The Native Center is an amazing place. It is well worth the entrance fee. We spent about five hours here absorbing all we could about the lives of the Alaskan natives. Allow me to share some of our visit with you.
There are eleven distinct native cultures in Alaska and eleven different native languages. This museum honors the first Alaskans by telling the stories of the diverse groups based on five culture groupings. I was surprised to learn that many of the cultures are related to native people who live in the lower 48 states.
The native dances tell a story and were full of driving drum beats and energy. They reminded me of watching the Hawaiian dancers.
|With no written language, the totem poles tell a story through their beautiful works of art. Not every group makes them.
|The Athabascan people built strong log homes. The structure to the left is a cache for keeping their food safe from critters.
My husband stands by the cow parsnips so you see how tall these plants are. They grow everywhere and are edible before they reach maturity.
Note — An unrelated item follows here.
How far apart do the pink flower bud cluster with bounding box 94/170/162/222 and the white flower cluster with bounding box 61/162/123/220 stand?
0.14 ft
This stalky plant can also cause skin rashes.
|This is the skeleton of a whale. Can you imagine hunting and killing a whale having only spears and a canoe? The people used every part of the whale.
|The jaw bones of a whale. The native Alaskans erected these to identify the entrance to their community because farther north there are no trees, so there are no landmarks.
|John Baker, the first native Alaskan Iditarod champion since 1976, had his sled dogs at the center. Baker is the 2011 winner.
| I couldn't resist placing this photo of the darling puppy here. Snow white coat. I'd name her Snowflake.
|These delicate spring flowers (mind you we visited here June 30) graced the path curving around the displays.